▸ **Selected text**
In 1903, a fifteen-year-old girl named Aoi Ichi is sold to the most exclusive brothel in Kumamoto, Japan. Despite her modest beginnings in a southern fishing village, she becomes the protégée of an oiran, the highest-ranking courtesan at the brothel. Through the teachings of her oiran, Shinonome, Ichi begins to understand the intertwined power of sex and money. And in her mandatory school lessons, her writing instructor, Tetsuko, encourages Ichi and the others to think clearly and express themselves. By banding together, the women organize a strike and walk away from the brothel and into the possibility of new lives.

Based on real-life events in Meiji-era Japan, award-winning and critically acclaimed veteran writer Kiyoko Murata re-creates in stunning detail the brutal yet vibrant lives of women in the red-light district at the turn of the twentieth century—the bond they share, the survival skills they pass down, and the power of owning one's language.
KIYOKO MURATA has been awarded over ten major literary awards in Japan, including the Akutagawa Prize in 1987. A Woman of Pleasure is her first book to be published in English. She lives in Fukuoka, Japan.

JULIET WINTERS CARPENTER is a distinguished translator of Japanese literature whose work has received numerous awards. She lives with her husband on Whidbey Island in Washington State.

▸ **Task list**
• A. Copy the book description from "KIYOKO MURATA has" up to and including "in Washington State.".
• B. Using the book description, say whether each statement agrees with it, answering yes or no and quoting the deciding words: (i) Ichi is fifteen when she is sold to the brothel; (ii) Ichi's writing instructor is Shinonome; (iii) A Woman of Pleasure is the third of Kiyoko Murata's books to be published in English.
The rows that come after this description are not needed for anything here.

▸ **Data provided**

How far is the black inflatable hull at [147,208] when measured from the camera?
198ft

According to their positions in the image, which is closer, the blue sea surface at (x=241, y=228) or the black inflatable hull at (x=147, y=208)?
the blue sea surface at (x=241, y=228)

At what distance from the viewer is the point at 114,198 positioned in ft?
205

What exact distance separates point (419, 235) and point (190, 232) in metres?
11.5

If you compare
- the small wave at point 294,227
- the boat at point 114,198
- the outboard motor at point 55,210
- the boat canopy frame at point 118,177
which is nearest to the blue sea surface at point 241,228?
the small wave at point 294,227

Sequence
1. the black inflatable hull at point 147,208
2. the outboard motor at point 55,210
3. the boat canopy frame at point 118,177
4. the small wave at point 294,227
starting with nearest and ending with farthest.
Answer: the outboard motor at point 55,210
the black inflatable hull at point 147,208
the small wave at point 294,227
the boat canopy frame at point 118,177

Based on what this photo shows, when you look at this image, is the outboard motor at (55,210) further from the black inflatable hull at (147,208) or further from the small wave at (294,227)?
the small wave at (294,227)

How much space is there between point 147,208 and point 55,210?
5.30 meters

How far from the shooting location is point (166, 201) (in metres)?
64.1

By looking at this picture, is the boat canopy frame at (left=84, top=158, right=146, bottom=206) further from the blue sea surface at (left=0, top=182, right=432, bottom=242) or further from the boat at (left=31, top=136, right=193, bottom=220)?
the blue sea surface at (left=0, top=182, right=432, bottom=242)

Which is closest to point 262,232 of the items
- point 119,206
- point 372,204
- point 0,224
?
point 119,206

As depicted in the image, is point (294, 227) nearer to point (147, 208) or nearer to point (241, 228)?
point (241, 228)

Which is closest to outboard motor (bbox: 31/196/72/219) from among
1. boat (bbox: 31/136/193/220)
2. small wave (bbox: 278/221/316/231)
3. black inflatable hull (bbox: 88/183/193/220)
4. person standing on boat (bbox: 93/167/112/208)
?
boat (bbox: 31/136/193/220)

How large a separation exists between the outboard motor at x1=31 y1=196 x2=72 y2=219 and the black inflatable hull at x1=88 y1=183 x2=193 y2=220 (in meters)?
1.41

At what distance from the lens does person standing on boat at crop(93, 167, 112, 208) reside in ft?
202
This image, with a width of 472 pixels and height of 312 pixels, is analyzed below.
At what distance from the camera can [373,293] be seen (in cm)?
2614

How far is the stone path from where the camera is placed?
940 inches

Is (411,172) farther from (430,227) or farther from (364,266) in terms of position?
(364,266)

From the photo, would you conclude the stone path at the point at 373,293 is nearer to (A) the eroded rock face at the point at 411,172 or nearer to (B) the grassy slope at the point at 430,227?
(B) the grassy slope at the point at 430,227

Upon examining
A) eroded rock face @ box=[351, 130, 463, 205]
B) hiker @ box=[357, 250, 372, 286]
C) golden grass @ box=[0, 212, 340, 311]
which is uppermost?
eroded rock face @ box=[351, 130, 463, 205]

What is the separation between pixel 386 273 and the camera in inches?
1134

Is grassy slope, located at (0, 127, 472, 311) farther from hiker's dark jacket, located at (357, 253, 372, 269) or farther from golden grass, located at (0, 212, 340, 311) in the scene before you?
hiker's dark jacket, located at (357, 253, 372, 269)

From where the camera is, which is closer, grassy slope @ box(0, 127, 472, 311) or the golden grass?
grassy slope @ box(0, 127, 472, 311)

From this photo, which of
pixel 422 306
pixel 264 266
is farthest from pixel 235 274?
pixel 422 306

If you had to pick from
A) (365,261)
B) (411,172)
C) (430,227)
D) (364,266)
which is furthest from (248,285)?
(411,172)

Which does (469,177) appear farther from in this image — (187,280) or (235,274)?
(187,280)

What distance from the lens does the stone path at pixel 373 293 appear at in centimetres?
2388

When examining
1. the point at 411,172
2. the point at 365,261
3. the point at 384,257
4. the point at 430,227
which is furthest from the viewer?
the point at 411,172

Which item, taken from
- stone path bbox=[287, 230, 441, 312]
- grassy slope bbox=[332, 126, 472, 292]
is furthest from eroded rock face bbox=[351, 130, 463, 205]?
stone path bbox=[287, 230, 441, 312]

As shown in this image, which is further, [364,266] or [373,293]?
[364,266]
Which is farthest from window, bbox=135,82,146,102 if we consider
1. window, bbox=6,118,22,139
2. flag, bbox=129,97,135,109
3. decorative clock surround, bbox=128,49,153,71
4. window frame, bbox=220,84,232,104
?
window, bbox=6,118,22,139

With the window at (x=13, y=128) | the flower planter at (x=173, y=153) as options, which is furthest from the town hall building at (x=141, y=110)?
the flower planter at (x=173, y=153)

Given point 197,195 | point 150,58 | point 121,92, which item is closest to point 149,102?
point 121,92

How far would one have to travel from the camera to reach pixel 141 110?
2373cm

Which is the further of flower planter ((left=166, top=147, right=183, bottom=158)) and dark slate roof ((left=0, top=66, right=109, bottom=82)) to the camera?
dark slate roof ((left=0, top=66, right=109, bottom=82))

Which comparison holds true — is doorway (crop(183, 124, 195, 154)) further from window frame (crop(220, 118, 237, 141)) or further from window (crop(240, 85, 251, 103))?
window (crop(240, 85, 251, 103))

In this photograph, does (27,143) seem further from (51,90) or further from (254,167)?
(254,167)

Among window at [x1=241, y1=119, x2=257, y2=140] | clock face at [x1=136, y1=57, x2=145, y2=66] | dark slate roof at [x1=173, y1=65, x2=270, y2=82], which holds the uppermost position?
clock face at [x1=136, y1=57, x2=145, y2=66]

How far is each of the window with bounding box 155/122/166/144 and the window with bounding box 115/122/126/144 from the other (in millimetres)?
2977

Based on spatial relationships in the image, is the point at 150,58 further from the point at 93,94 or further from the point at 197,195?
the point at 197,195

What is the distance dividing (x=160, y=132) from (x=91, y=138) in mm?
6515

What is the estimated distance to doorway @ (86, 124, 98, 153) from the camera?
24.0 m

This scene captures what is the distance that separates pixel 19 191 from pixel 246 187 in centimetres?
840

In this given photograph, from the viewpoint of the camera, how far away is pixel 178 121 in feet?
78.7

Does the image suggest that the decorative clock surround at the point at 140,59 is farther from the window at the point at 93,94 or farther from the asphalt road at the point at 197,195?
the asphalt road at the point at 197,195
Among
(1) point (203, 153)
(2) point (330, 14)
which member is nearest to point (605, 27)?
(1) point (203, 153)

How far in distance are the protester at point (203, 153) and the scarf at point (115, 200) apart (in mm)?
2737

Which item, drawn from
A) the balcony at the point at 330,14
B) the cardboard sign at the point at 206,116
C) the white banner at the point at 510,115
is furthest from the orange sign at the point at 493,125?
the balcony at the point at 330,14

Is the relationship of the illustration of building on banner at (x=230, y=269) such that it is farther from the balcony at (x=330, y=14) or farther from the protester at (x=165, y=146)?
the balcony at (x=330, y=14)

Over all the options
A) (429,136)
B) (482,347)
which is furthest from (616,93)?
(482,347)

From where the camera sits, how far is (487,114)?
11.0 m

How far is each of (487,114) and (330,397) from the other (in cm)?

▸ **Task results**
• A.
KIYOKO MURATA has been awarded over ten major literary awards in Japan, including the Akutagawa Prize in 1987. A Woman of Pleasure is her first book to be published in English. She lives in Fukuoka, Japan.

JULIET WINTERS CARPENTER is a distinguished translator of Japanese literature whose work has received numerous awards. She lives with her husband on Whidbey Island in Washington State.

• B.
(i) Yes: "a fifteen-year-old girl named Aoi Ichi is sold to the most exclusive brothel in Kumamoto, Japan."
(ii) No: "her writing instructor, Tetsuko, encourages Ichi and the others to think clearly and express themselves."
(iii) No: "A Woman of Pleasure is her first book to be published in English."